The regulators are proposing an industry wide-benchmark for trust- and contract-based workplace pensions, as well as non-workplace pensions.
These proposals have been published in a discussion paper, and both regulators are inviting comment from the industry before December 10, with the view of putting in place a single framework for measuring this important metric.
The regulators have indicated that this won’t purely focus on cost and charges. Other issues, such as customer service and engagement will be taken into account as well as good scheme governance. In the discussion paper the regulators stress these factors can make a meaningful different to long-term retirement outcomes.
Currently trustees and IGCs have to publish whether their scheme providers value for money, but each uses a slightly different approach.
This move has been welcomed by many in the industry. Hymans Robertson head of DC governance and partner Laura Andrikopoulos says: “A common framework is essential to support members’ in understanding to what extent their current arrangement provides value regardless of its overarching trust or contract-based structure.
“Currently there are a number of definitions of ‘value for members’ and ‘value for money’ in play which hinders proper comparison and transparency. We look forward to seeing a joined-up approach to value assessment in DC pensions that puts member outcomes at the heart of its considerations of what really constitutes good value, as opposed to a narrower focus on charges that fails to capture the complete picture.”
Aegon head of pensions Kate Smith says: “A value for money framework, with published metrics and benchmarks, should enable trustees and IGCs to better compare their scheme with other providers and pension schemes.
“But the devil will be in the detail as creating benchmarks is likely to be challenging.
“The defined contribution market is incredibly competitive from a costs and charges perspective. But being cheap doesn’t necessarily mean value for money. We therefore welcome that the regulators are looking beyond purely costs and charges to other equally important aspects of value for money, such as investment performance and scheme oversight including data quality and communications.
“Support for members and employers is increasingly becoming an important scheme feature which helps improve member outcomes.”
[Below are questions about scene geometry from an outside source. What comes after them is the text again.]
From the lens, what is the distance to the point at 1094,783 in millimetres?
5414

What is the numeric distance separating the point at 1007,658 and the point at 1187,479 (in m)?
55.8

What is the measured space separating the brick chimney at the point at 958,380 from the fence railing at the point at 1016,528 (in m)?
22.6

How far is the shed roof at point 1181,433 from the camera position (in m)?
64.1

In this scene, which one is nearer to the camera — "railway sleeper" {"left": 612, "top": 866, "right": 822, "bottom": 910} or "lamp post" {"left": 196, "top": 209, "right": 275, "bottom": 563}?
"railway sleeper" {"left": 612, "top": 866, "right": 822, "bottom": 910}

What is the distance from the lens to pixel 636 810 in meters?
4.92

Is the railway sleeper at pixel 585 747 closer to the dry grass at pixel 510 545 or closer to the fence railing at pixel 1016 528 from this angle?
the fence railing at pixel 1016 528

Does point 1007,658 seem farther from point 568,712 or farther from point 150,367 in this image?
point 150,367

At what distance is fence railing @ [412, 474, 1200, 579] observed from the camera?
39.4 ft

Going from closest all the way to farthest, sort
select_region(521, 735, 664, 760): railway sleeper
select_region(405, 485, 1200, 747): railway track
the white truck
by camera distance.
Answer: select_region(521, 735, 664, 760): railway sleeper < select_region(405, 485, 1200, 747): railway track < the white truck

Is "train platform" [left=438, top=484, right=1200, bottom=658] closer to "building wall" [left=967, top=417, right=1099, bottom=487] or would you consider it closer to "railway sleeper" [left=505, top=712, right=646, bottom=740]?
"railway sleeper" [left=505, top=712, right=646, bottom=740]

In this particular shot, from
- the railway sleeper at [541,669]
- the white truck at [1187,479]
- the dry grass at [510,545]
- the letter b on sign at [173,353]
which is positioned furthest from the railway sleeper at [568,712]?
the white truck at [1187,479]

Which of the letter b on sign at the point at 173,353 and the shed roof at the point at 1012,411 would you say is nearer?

She adds: “Value for money is clearly at the top of the regulator’s agenda, with the new value for money assessment about to become effective for occupational pensions schemes with assets of less than £100,000 as part of the DWP’s consolidation agenda. Having a value for money framework will enable trustees and IGCs to clearly see whether their scheme provides value for money in the accumulation stage, and if not, nudge them to making improvements or consolidate into a scheme which does provide value for money for members.”